## TASK OBJECTIVE
In the letter shown below, what average amount of sleep does the writer give as the maximum?

## TEXT SHOWN
((
The greatest obstacle I meet in the way of a full restoration of strength is the utter inability to get sleep enough; an average of five hours is the maximum. If I by chance succeed in getting a half-hour beyond this one night, I have it “docked off” the next. When I was stronger this would do me; I could run my machine at full speed all day upon this power, and did it for years; but now the belts are slack and the wheels slip and I lose so much power that my pond is all drawn off. I should be so glad if I could adopt your plan of a nap in the afternoon, but I cannot get it unless by mere accident once in a great while. But I, too, am so much better than when we last saw each other that I feel I should never mention the subject of health and strength again while they are as good as at present.
I thank you for mentioning to me Mrs. Livermore’s lectures. I know she was a favorite in Worcester; you know she was always a favorite with me, although I never met her. Madame de Gasparin’s appeal for peace has found a warm and strong advocate in Mrs. Howe. I hope some good may come of it. All that you say upon the subject is true, and it is no small amount of “picking up” that women have to do in consequence of these reckless fellows; from boyhood to manhood and from manhood to age, it is all the same. I can never see a poor mutilated wreck blown to pieces with powder and lead without wondering if visions of such an end ever flitted before his mother’s mind when she washed and dressed her fair-skinned baby. Woman should certainly have some voice in the matter of war, either affirmative or negative, and the fact that she has not this should not be made the ground on which to deprive her of other privileges. She shan’t say there will be no war, and she shan’t take any part in it when there is one, and because she doesn’t take part in war she mustn’t vote, and because she can’t vote she has no voice in her government, and because she has no voice in her government she isn’t a citizen, and because she isn’t a citizen she has no rights, and because she has no rights she must submit to wrongs, and because she submits to wrongs she isn’t anybody. What does she know about war? Because she doesn’t know anything about it, she mustn’t say or do anything about it. “Three blind mice—cut off their heads with a carving knife—three blind mice.”
I pray for peace, and all that may promote it, and if there be a power on earth which can right the wrongs for which nations go to war, I pray that it may be made manifest, but when I think I fear. How supreme an international court must it have been to be able to induce the Southerners to liberate their slaves or to convince them that the “mudsills” and “greasy mechanics” and “horned Yankees” were a people entitled to sufficient respect to be treated on fair international ground! And how much legislation would it have taken to convince the world what a worthless bubble of assumption was France, so utterly unworthy the leadership she assumed, and to have laid her in all respects so open before the world that it should with one voice repudiate her leadership and refuse to follow her as heretofore in frivolity, immorality, folly, fashion, vice, and crime! She seems to me to have been only one great balloon, and now that the bayonets and bombs have pierced it full of holes it sends out tens of thousands of little balloons in its collapse. It is bad for France, but I am not certain but the lesson will be beneficial to the rest of the world. I don’t know if we may always trust councils—we had one at Rome not half a year ago that voted a dogma which turned backward the progress of enlightened thought two centuries, and how great a power of legislation would have been required to overthrow that decision! But I suspect the fear of Victor Emmanuel’s bayonets have seriously interfered with it. Oh, I don’t know; it is such a mystery, and mankind the greatest mystery of all! I shall never get it right in this world, whatever may happen in the one that sets this right. But how prosy I am—and it all comes of that five hours’ sleep. You know Beecher says, “If the preacher doesn’t sleep, his hearers will.” I hope you reserved the reading of this till you were ready for your nap.
))
## RECORDED DATA
((
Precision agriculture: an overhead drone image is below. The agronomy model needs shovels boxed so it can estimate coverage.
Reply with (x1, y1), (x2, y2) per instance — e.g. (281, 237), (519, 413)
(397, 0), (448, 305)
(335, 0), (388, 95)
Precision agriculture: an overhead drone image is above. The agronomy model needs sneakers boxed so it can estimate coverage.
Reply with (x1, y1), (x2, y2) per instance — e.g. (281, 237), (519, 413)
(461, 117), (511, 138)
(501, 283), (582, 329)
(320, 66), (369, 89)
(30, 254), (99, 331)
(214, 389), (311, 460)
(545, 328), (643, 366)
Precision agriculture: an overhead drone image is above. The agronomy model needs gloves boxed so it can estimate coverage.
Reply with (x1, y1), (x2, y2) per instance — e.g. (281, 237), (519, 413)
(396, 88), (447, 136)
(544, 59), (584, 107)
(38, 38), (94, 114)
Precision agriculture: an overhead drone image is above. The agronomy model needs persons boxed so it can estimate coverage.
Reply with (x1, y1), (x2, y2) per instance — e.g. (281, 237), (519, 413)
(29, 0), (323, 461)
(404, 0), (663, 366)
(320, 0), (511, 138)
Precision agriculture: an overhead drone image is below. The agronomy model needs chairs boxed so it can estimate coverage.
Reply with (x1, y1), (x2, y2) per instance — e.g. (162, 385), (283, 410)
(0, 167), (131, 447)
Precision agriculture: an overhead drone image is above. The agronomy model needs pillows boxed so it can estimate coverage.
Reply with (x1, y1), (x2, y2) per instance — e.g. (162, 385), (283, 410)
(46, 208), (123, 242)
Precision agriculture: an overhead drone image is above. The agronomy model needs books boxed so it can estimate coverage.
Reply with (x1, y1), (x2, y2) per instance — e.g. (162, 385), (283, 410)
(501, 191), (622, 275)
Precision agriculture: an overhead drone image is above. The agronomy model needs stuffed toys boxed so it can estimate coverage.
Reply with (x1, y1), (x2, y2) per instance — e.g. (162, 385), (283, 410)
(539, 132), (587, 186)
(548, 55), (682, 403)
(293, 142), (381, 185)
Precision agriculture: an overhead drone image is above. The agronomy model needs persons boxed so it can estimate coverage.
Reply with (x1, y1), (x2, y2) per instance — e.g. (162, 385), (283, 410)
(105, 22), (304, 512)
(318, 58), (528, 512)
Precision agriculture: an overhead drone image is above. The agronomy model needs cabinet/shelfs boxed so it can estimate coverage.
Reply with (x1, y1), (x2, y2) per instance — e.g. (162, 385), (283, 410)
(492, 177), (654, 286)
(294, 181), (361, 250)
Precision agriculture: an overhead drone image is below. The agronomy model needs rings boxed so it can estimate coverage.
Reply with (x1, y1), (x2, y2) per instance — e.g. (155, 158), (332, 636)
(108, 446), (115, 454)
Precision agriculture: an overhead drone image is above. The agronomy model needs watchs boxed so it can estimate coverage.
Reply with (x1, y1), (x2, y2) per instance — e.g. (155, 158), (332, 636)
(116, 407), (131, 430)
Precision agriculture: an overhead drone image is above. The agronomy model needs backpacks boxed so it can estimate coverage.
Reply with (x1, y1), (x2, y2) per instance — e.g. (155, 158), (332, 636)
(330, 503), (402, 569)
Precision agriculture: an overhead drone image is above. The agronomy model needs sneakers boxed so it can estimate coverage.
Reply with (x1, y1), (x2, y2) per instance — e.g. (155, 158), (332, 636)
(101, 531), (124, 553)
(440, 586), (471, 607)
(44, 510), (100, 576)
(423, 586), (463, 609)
))
## EXERCISE RESULT
Five hours.